- DOCUMENT PASSAGE:

____

That is what it seems. It seems they are looking for any excuse here. This is not the way they would operate if the goal were reducing crime. This is not the way that they would operate if their goal was immigration enforcement. I mean, [Barack] Obama, as you know, under the Obama administration, there’s a substantial number of people that were deported and not anything, not like this. This is political. It is done seemingly with the intent to sow discord and stoke fear and cause chaos. And importantly, we can’t take the bait. I am very optimistic that our whole city, our community members recognize that we have a very important role to play. We’ve got to meet the magnitude of this moment, meeting that hate with a whole lot of love, meeting that fear with a whole lot of hope. Recognizing that we care about our immigrant neighbors and an occupying force that is excused by something going wrong here is exactly what they want. It’s exactly what the Feds want. And so we can’t take the bait. And that has been a message that I’m delivering. It’s been a message that our community members are delivering. In other words, peace. We’ve got to stay peaceful here.
This killing evoked memories of another very high-profile killing in the city, George Floyd in 2020, which happened about a mile away. The response to that murder, which included riots, was pretty disastrous for Minneapolis. Do you fear a similar tinderbox situation here?

____

- STORED DATA:
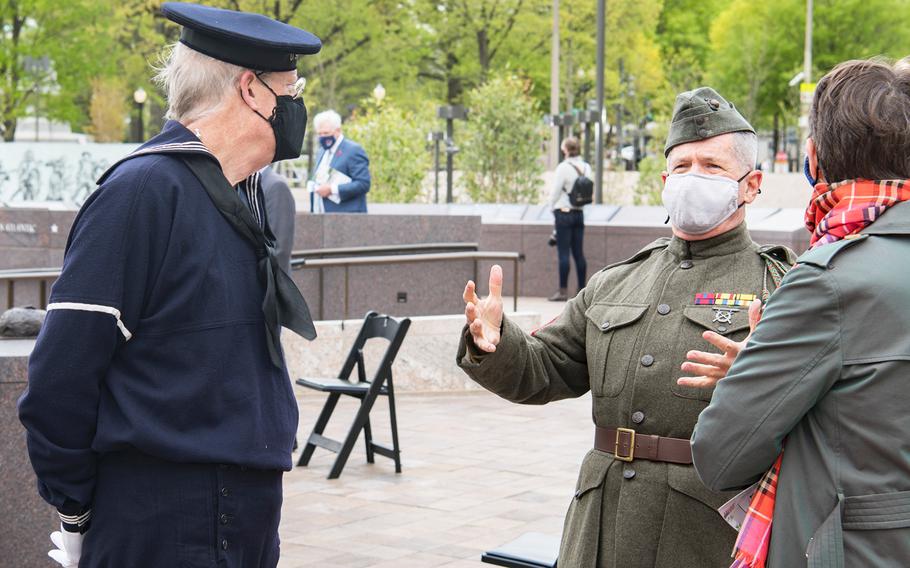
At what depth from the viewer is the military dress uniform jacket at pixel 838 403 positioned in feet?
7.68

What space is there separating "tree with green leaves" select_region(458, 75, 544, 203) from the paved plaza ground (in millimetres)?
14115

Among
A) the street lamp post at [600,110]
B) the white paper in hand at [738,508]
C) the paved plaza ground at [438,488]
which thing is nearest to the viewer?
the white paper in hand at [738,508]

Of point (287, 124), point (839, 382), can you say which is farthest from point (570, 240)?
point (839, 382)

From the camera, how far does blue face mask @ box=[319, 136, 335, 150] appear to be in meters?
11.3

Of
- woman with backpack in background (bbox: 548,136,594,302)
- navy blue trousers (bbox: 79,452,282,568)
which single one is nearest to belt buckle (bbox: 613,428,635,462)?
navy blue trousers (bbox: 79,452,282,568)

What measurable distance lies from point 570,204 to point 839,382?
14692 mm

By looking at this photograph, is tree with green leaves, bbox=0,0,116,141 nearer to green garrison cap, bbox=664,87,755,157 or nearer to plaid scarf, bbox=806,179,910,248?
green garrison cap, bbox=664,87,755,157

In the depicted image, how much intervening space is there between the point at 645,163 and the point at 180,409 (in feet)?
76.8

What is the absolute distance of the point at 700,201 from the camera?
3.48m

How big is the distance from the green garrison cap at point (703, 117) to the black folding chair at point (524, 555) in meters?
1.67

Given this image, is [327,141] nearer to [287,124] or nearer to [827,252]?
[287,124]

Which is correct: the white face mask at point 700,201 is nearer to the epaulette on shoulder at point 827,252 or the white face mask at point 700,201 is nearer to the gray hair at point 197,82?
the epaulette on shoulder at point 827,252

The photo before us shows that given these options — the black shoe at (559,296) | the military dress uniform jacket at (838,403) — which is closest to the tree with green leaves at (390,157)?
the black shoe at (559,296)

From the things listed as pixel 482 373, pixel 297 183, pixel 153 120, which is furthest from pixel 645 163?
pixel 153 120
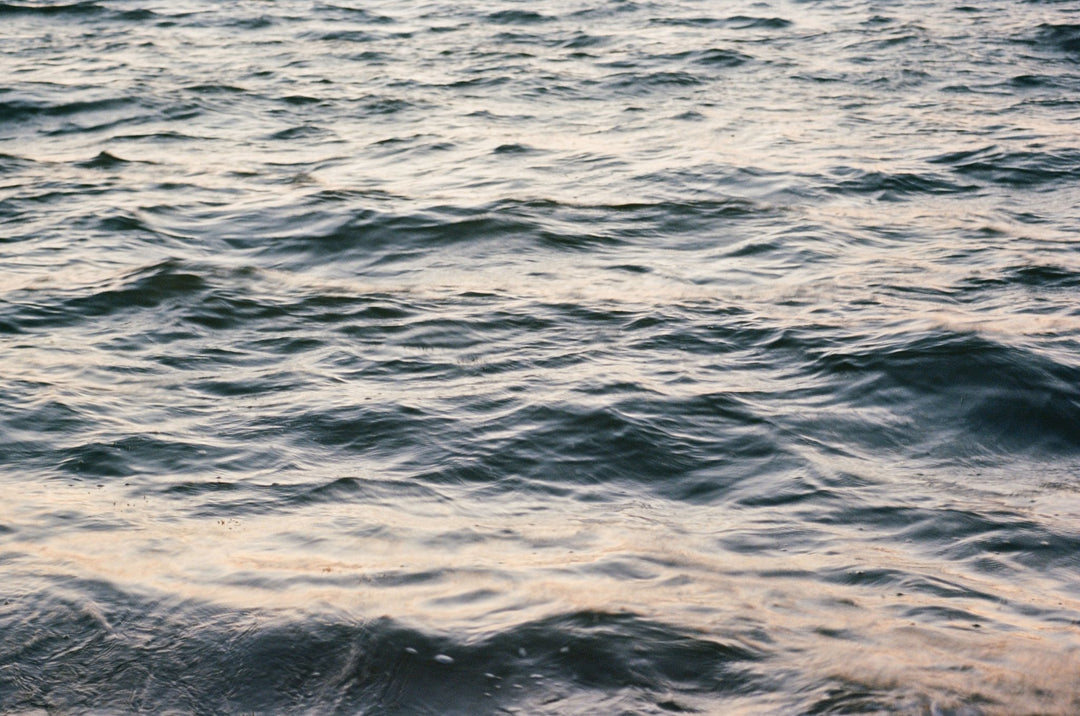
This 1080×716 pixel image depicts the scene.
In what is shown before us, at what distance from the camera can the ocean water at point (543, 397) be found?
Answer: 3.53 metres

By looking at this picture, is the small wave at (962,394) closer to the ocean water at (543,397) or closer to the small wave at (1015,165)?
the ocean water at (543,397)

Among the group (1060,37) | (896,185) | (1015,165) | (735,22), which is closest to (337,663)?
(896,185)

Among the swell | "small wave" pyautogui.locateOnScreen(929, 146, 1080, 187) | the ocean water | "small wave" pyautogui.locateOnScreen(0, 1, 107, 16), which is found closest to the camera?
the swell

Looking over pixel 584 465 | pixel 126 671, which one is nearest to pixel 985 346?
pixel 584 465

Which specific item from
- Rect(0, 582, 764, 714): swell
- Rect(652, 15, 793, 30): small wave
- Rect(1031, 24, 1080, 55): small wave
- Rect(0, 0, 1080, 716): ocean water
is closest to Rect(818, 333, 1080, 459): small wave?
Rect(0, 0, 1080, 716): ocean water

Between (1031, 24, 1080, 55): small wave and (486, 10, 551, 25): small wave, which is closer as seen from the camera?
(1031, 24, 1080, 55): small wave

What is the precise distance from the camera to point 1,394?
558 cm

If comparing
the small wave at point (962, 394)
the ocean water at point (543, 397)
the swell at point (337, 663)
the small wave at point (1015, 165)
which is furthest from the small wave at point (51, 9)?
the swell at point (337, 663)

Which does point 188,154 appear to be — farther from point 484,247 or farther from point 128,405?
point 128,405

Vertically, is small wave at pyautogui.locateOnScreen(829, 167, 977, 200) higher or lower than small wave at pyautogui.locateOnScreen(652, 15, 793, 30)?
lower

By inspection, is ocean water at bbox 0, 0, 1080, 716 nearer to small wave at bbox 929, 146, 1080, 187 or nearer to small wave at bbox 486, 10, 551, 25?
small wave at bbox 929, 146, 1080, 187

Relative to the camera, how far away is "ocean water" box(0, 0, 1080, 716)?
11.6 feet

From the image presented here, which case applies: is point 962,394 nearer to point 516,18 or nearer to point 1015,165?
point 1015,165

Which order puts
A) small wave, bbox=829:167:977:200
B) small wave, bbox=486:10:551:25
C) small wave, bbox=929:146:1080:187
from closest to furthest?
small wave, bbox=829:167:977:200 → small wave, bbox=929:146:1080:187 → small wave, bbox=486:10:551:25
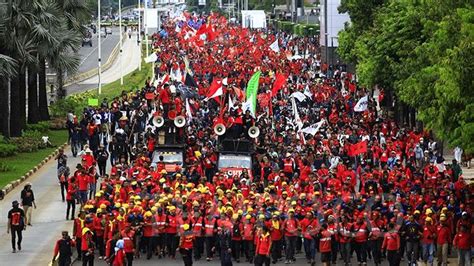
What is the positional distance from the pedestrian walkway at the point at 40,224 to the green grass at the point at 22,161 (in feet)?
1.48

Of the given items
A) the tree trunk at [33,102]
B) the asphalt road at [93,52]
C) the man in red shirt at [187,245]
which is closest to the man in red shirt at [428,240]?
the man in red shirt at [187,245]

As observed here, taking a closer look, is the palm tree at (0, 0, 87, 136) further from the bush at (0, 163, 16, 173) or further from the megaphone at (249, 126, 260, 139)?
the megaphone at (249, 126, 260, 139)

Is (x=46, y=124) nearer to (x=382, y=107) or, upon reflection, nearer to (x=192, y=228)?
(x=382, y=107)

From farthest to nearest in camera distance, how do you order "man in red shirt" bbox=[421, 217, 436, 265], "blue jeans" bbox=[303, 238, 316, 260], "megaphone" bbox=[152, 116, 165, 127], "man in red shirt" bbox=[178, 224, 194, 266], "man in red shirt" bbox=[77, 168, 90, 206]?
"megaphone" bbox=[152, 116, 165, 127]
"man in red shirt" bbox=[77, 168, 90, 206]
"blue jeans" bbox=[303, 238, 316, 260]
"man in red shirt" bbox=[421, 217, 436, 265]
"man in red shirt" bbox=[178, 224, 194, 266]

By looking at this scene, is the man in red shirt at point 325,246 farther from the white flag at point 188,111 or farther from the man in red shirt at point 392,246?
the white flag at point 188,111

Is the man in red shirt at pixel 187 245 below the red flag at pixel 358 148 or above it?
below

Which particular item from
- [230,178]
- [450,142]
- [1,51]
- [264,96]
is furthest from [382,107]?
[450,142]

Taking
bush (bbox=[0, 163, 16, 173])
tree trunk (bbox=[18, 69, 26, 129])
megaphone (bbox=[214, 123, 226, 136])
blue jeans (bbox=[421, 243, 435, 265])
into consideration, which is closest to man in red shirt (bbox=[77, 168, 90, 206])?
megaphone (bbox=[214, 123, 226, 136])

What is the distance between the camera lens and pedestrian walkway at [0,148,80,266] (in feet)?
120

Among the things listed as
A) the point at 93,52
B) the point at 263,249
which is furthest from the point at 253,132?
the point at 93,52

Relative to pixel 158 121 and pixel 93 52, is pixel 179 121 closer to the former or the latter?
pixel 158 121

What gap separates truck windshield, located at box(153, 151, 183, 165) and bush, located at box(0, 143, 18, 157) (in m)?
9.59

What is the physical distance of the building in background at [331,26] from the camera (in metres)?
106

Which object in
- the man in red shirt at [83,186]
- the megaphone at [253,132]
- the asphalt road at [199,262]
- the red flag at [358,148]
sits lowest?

____

- ACTIONS TO TAKE:
1 – Shorten the paragraph of the Minneapolis interview that begins "That is what it seems" into a bulleted list of its main points.
2 – Resume the Minneapolis interview from its last line, with the reply to the final question.
The rows were taken from a different source than the interview.

- RESPONSES TO THE TASKS:
1 –
- The federal actions seem to look for any excuse; they don't match a goal of reducing crime or enforcing immigration law.
- Under the Obama administration, many people were deported, but nothing like this happened.
- The actions are political and seem meant to sow discord, stoke fear and cause chaos.
- The city must not take the bait. The speaker is optimistic that the community sees its important role.
- Hate should be met with love and fear with hope, along with care for immigrant neighbors.
- Something going wrong here, used to excuse an occupying force, is exactly what the Feds want.
- The speaker and community members are both delivering the same message: stay peaceful.

2 –
It’s a very different situation. Of course, I have deep concerns. And at the same time, Minneapolis is resilient, we’re strong, and we also learn from experience, and we improve. Just speaking about me personally, I am not the same mayor that I was in April of 2020. I have learned, I have gained experience that has made me a better mayor and a better leader, and I use those experiences every single day, especially during a time of crisis like this. And I know that our community, our city, is rising to the challenge here. We may get knocked down seven times, but we get back up eight. And like I said, we don’t work with ICE, we do work with our community members.
Do you worry about the abilities of Democrats to push back against the excesses of the Trump administration?
Yeah, of course. We’ve got to show that Democratic run cities can work. If you go back, you were just talking about 2020. If you go back to those late days of May and early days of June in 2020, there was a very viral video of me getting booed and shamed out of a protest that was taking place outside my home, where I was asked to commit to defunding the police. And I said, no. That moment didn’t tickle. I mean, I was spat on, I had things thrown at me. In that moment, I thought maybe my political career was over, but it is a moment that I’m very proud of because it was the right thing to do.
The truth is that we need good constitutional policing in this city and in this country. And we have seen great strides in keeping people safe in Minneapolis. Again, crime is down in Minneapolis. I think we’re in a position right now collectively where we got to love our country more than our ideology. And we got to recognize that the opposite of Donald Trump extremism is not the opposite extreme. It’s good, thoughtful governance. Where we are loving our neighbors, we are doing right by them, we abide by the Constitution, and then we love our country and our city more than our ideology. That’s what's got to happen here. The Trump administration is not doing this. Their whole motto is—what is it? Country first?
America first.
This is not putting America first.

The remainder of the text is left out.